Task set
(1) According to the newsletter, what change to the retirement age set off the strikes and demonstrations in France?
(2) Pull out every line of the rows below that contains the string "hats".
----- Supplied passage -----
February 2023 Newsletter
France is a country where people are known for being hesitant to change. (Although they do appreciate this kind of change.) It’s what many people admire about France, and they often tell me that they think that their country should emulate it. I’m not sure people would appreciate folks smoking next to them at a café while they were having lunch, and my phone is often still on the 3G network, even as other countries in Europe and elsewhere have phased it out completely. But people—myself included, are happy to be surrounded by great bakeries and French cheeses, as well as free-flowing wine and a health care system that is accessible to all, widely considered to be one of the best in the world.
Right now, France is experiencing a series of strikes and demonstrations over an initiative to change the retirement age, gradually increasing it from 62 to 64. (The retirement age in Italy and Denmark is 67, it’s 65 in Belgium and Romania, and 61 in Sweden.) We had two major strike days in January, with perturbations fortes, and more are expected. So if you’re planning to travel to France, check with airlines and transit authorities to see if your plans will be affected.
But the world does change, whether we like it or not. (Well, except for our sluggish 3G service…and I’m 64 and no one has given me the green light to retire.) When I moved to France 20 years ago, many here were shocked that I wanted internet access at home. “It will steal your soul!” a few told me, and in retrospect, they possibly were right. 🤷
In the past year a lot happened, namely we moved within Paris. Paris is a great place to wander, and even though we’re in the same arrondissement—the 11th is huge, spanning from the Place de la République all the way to Père Lachaise. Paris is essentially a city full of small villages, and I’m enjoying discovering new places in mine.
The onzième is one of the neighborhoods that’s known for being en bouge, or “on the move.” In recent years, there’s been an explosion of new restaurants and energy, which has brought us small shops selling fruits and vegetables from regional producers, a slew of natural wine bars, and wonderful bakeries. It’s been amazing to watch.
When I moved into my previous neighborhood back in 2011, there were five bakeries nearby, and they were all—I hate to say—terrible. Since then, they’ve been replaced by excellent boulangeries: Chambelland, Maison Landemaine, Graine, The French Bastards, and Fermentation Générale. I miss them (and the people who worked there, who’d rifle through the basket of baguettes, looking for a bien cuite, or well-cooked, extra-crispy, one for me), but I am now a regular at Terroirs d’Avenir, Tapisserie, and La Pâtisserie, and I get a nice greeting when I go in.
----- Supplied data -----
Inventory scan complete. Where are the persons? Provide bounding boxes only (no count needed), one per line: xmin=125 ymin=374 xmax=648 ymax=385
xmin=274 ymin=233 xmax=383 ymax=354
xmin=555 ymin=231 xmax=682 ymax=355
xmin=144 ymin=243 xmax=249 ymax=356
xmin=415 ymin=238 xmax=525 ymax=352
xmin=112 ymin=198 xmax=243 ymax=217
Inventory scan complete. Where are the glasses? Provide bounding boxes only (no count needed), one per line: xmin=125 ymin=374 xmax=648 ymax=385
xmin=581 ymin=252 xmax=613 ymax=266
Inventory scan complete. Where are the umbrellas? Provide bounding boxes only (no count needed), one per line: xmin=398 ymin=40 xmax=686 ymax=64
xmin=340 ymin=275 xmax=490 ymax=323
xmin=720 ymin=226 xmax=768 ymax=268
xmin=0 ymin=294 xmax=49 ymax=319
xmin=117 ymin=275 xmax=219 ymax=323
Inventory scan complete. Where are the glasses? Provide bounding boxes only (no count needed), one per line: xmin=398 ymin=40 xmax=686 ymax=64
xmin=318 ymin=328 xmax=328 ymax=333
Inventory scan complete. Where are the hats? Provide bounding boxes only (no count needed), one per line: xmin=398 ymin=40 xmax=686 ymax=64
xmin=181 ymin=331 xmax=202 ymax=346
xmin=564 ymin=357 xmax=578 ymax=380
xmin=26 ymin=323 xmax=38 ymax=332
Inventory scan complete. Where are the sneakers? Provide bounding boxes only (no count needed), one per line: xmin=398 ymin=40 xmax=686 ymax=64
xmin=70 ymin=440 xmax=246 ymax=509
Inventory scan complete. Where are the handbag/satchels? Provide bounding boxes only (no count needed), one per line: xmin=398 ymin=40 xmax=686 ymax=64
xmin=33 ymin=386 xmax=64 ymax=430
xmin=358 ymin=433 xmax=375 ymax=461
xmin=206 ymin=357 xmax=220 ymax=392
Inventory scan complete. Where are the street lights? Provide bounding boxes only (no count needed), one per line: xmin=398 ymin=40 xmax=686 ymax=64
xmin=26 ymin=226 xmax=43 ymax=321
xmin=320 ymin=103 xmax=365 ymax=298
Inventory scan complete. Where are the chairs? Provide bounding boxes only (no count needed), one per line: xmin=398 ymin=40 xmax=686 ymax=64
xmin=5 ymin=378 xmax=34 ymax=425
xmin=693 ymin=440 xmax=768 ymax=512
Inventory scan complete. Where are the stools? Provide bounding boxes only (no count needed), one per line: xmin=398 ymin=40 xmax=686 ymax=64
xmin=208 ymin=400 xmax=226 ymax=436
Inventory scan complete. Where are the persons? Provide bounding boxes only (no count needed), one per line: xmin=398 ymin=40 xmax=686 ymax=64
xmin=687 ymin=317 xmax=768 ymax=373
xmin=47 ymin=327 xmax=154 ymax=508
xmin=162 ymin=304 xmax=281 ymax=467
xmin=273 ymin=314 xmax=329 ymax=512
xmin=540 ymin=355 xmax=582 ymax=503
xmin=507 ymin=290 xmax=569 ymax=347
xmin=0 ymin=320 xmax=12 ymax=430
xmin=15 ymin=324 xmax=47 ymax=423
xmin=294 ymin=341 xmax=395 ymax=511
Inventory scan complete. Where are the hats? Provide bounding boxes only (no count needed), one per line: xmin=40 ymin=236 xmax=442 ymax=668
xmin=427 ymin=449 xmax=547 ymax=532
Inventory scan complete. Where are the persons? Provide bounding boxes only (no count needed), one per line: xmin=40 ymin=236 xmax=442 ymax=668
-----
The replies
(1) An initiative to gradually raise the retirement age from 62 to 64.

(2)
Inventory scan complete. Where are the hats? Provide bounding boxes only (no count needed), one per line: xmin=398 ymin=40 xmax=686 ymax=64
Inventory scan complete. Where are the hats? Provide bounding boxes only (no count needed), one per line: xmin=40 ymin=236 xmax=442 ymax=668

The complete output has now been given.